Today was the day to test some new cake recipes, and that made me wonder: why is the cake only good when it’s fluffy?
Here, there is no point in associating the gluten network formed during the opening of the bread, which aims to hold all the gas released by the natural yeast, even because the flour contained in the cake dough is not beaten to the point of forming the gluten network; it is also not worth thinking that it is the egg white that gives aeration to the cake, because it is not… so I wonder, what makes the cake so fluffy?
First of all, let’s think about egg whites, which we always recommend aerating them well and adding them delicately to the dough… you know what, BOBAGEM! But calm [!], before anyone decides to call me an inconsequential scientist, I’ll explain!
THE egg white it has two proteins, albumin and globulin, which are also present in milk, beef blood, wheat and meat. These proteins have a foaming property influenced by pH (acidity), temperature and the presence of other components of the medium, such as sugar, for example. However, if we compare the foam formed by milk and egg white, we will see that they are different, this is because milk has a lower concentration of these proteins and consequently less foam, have you thought about that cappuccino froth?
But let’s just think about the egg white, used in the cake. When we hit this egg whisk on the mixer, or fouet or fork or any object that helps its aeration, it undergoes a physical modification, that is, at the beginning, the protein is a complex all rolled up, as if it were a ball of wool, when we apply it a physical force in this complex, it unfolds and involves air. As we hit, the air bubbles get smaller until they completely decrease and denature, causing air to no longer be incorporated and our clear to release water. Did you remember that last time you went to make a cake and beat the egg white so much, wanting to make it very fluffy, and in the end, incorporated what you thought of as “egg whites”? Well, make no mistake, you simply smashed all of your protein to the point of denaturing it and separating all the water present in the egg white. That is why it is ideal to adjust the beat time with the ideal size of the air bubble – so, when a recipe gives the beat beat specifications of the egg whites, it is better to follow to the letter.
But even if that egg white is beaten with great effort, the film that involves the air bubble is so delicate, that when we incorporate the egg white into the cake, this bubble bursts, not only with the movement – however delicate it may be – as also due to the weight of the dough, which takes flour, fat, sugar … The volume of the dough obviously increases, doubles in size, because even though some bubbles burst, the incorporated air, which causes the white to double its volume, will also make with the dough to double. But between the light mix here, throw dough over there, rest a little while the oven is not at the right temperature and throw the baking sheet into the oven, most of that incorporated air is lost. And then I ask, and now José?

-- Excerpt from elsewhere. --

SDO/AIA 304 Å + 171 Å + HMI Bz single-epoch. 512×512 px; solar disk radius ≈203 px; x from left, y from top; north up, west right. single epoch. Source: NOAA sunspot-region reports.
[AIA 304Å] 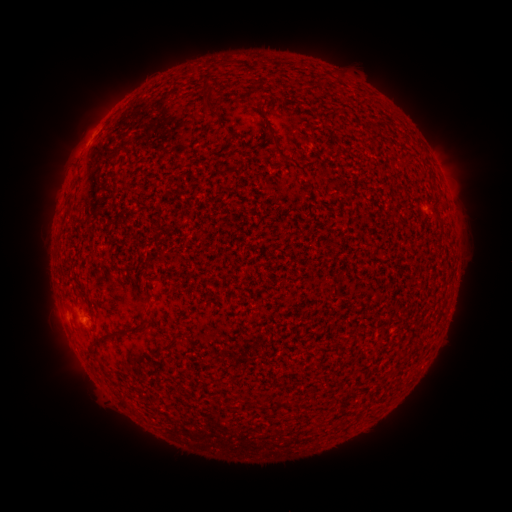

The savior comes in, our so-called Royal yeast takes over and saves our cookie from collapse! Yeast, as we know, is responsible for the growth of the dough, but since no dough in the universe comes out of nowhere, what it does is simply release gas and increase the hollow volume inside our product. This gas formed during the cooking of the cake is retained when the protein present in the egg white rises to the surface and coagulates, that is, it forms the cake’s shell, a physical barrier … that hard shell that everyone thinks is cooked flour! Or have you never heard your grandmother say, “Damn, I put too much flour in the time to grease the pan!”.
If the egg white made all this yeast work, it would be a mystery to discover why the box cake is so fluffy, when it is not necessary to aerate the egg to incorporate it into the powder. Even because in the industrialized cake dough there is no secret, it is flour, yeast and sugar, nothing more!
Now, if we add sugar to the egg white, then the conversation is different. Bergamo’s swiss roll, for example, takes yeast, beaten egg whites with sugar. What sugar does in the clear is to create an aerated system that is much more stable and strong, that is, the bubbles don’t burst so easily, which is why its mass is so fluffy, as if it were an edible cloud. What also happens in the Angel Food Cake, that cake made only of egg whites.
If anyone wants to prove the theory, I propose a simple test:
1. With industrialized cake, try to beat the egg whites for one preparation and for another simply mix everything by hand. Bake and check the aeration difference.
Now it is clear that we cannot forget our dear sponge cake, which does not take any yeast, but has a clear face, and no sugar to help in the stability of the foam! And it grows, which is wonderful! The real reason is that the sponge cake dough does not carry fat like the others, basically it is egg and flour, nothing more; therefore, a lighter dough can withstand greater air incorporation, and here, there is little care in the movement – the less air bubbles burst, the more fluffy your sponge cake will be.
Who made the cutest cake in history? Xiii, it will be a war between grandparents from all over the world to find out … I can even imagine!